Mais de 25 anos depois de uma entrevista que foi explosiva para a monarquia britânica, uma reportagem independente denunciou na quinta-feira os métodos "enganosos" usados por este jornalista para obtê-la, levando a BBC a se desculpar.

O irmão de Diana, Charles Spencer, alegou que Martin Bashir lhe mostrou extratos bancários, que se revelaram falsos, mostrando que os serviços de segurança pagaram duas pessoas do tribunal para espionar sua irmã. Foi isso que o levou, segundo ele, a apresentar o jornalista a Lady Di.

Bashir, entrevistado pelo Sunday Times, disse que "lamenta profundamente" pelos filhos da princesa, Henry e William. “Eu nunca quis prejudicar Diana de forma alguma, e não acho que a tenhamos”, disse ele ao jornal.

De acordo com William, a entrevista deteriorou ainda mais o relacionamento entre seus pais e "alimentou o medo, a paranóia e o isolamento dos últimos anos" da vida de Diana.

Harry estabeleceu uma ligação entre a morte de sua mãe e "o efeito dominó dessa cultura de exploração e práticas antiéticas".

Diana morreu em um acidente de carro em Paris em 1997, aos 36 anos.

"Não acho que posso ser responsabilizado por muitas coisas que aconteceram em sua vida e pelas questões complexas que cercam essas decisões", disse Bashir. "Acho que sugerir que sou individualmente responsável não é razoável, e é injusto."

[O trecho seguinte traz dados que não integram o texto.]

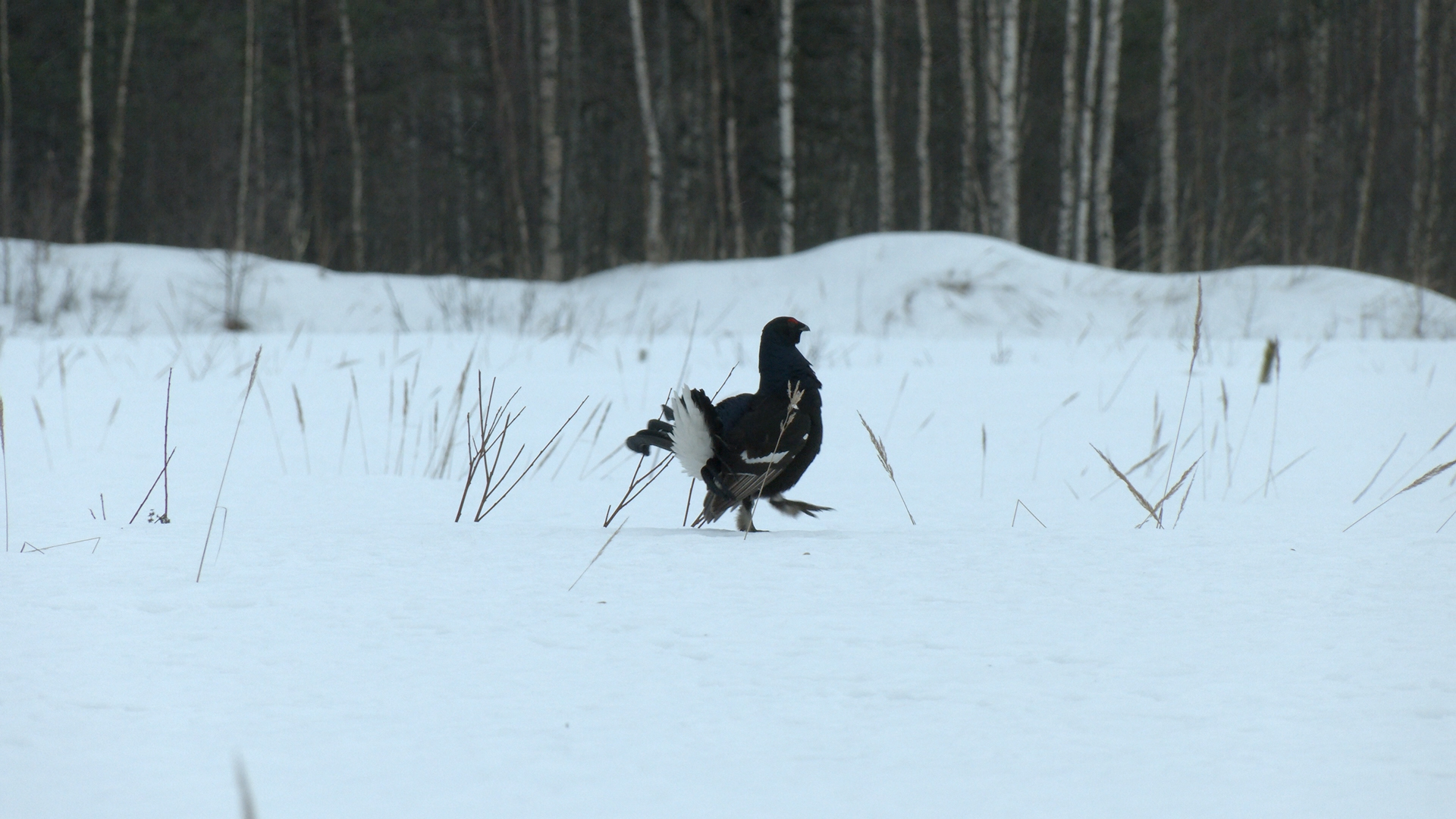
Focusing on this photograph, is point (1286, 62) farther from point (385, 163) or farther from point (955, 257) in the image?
point (385, 163)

A entrevista de 1995 foi vista por quase 23 milhões de telespectadores no Reino Unido. Foi realizado sob as condições estabelecidas por Diana, afirmou ele, e os dois permaneceram amigos depois.

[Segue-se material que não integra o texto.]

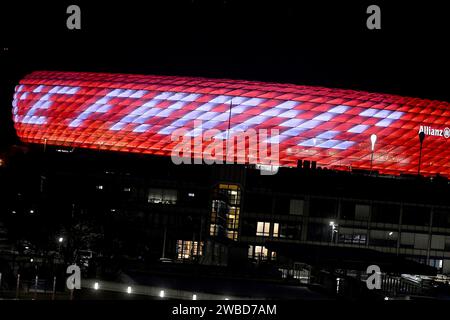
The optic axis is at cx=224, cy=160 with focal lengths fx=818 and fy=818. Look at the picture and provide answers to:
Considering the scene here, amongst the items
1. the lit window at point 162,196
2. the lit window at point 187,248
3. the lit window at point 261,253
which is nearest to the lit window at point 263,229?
the lit window at point 261,253

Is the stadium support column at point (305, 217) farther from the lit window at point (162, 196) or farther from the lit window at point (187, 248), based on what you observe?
the lit window at point (162, 196)

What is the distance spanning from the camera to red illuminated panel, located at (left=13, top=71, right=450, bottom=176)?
86.3 meters

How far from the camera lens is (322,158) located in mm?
88375

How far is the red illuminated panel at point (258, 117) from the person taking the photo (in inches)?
3398

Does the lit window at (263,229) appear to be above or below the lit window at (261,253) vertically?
above

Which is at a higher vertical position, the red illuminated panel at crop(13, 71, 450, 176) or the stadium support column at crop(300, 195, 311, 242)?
the red illuminated panel at crop(13, 71, 450, 176)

No relatório publicado na quinta-feira, o ex-juiz da Suprema Corte John Dyson atacou não apenas Bashir, mas também a BBC por sua condução do caso, porque durante uma investigação interna que realizou em 1996, ele não pediu a Charles Spencer por sua versão dos eventos.

Tony Hall, que liderou a investigação da entrevista e mais tarde tornou-se diretor da BBC, anunciou sua renúncia no sábado como presidente da British National Gallery.

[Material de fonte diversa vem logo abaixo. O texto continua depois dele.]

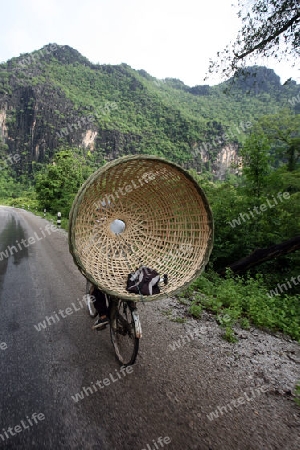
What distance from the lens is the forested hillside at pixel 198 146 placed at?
215 inches

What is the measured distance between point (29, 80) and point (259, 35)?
11543cm

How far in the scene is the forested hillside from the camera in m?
5.47

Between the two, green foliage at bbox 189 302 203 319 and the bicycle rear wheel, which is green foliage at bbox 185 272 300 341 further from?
the bicycle rear wheel

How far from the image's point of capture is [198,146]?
71500mm

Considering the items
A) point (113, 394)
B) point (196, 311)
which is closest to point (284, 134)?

"A reputação da BBC - uma de nossas grandes instituições - foi comprometida", disse a ministra do Interior, Priti Patel, à SkyNews no domingo. "É hora de a BBC refletir sobre as conclusões deste relatório e restaurar essa confiança", acrescentou.

De acordo com a SkyNews, Charles Spencer pediu ao chefe da polícia de Londres que investigasse novamente as condições da entrevista.

- "Três pessoas" no casamento -

No Sunday Times, Bashir garantiu que a entrevista foi realizada nos termos estabelecidos por Diana, e que os dois continuaram muito amigos depois.

"Minha família e eu a adoramos", acrescentou. Ele revelou que a princesa Diana visitou sua esposa e filho recém-nascido no hospital e que ela deu uma festa de aniversário para um de seus filhos no Palácio de Kensington.

Ele disse lamentar os relatos falsos, mas disse que eles "não tinham nada a ver" com as divulgações feitas durante a entrevista.

Diana afirmou nele que havia "três pessoas" em seu casamento - referindo-se à relação de Carlos com Camila Parker Bowles - e reconheceu ter cometido adultério.

Bashir era pouco conhecido na época, mas depois teve uma carreira de sucesso e entrevistou Michael Jackson.

A estrela pop, naquela ocasião, reclamou com a emissora britânica que Martin Bashir deu uma imagem distorcida de seu comportamento e conduta como pai.

O jornalista mais tarde trabalhou para a BBC como correspondente em assuntos religiosos até que renunciou na semana passada por motivos de saúde.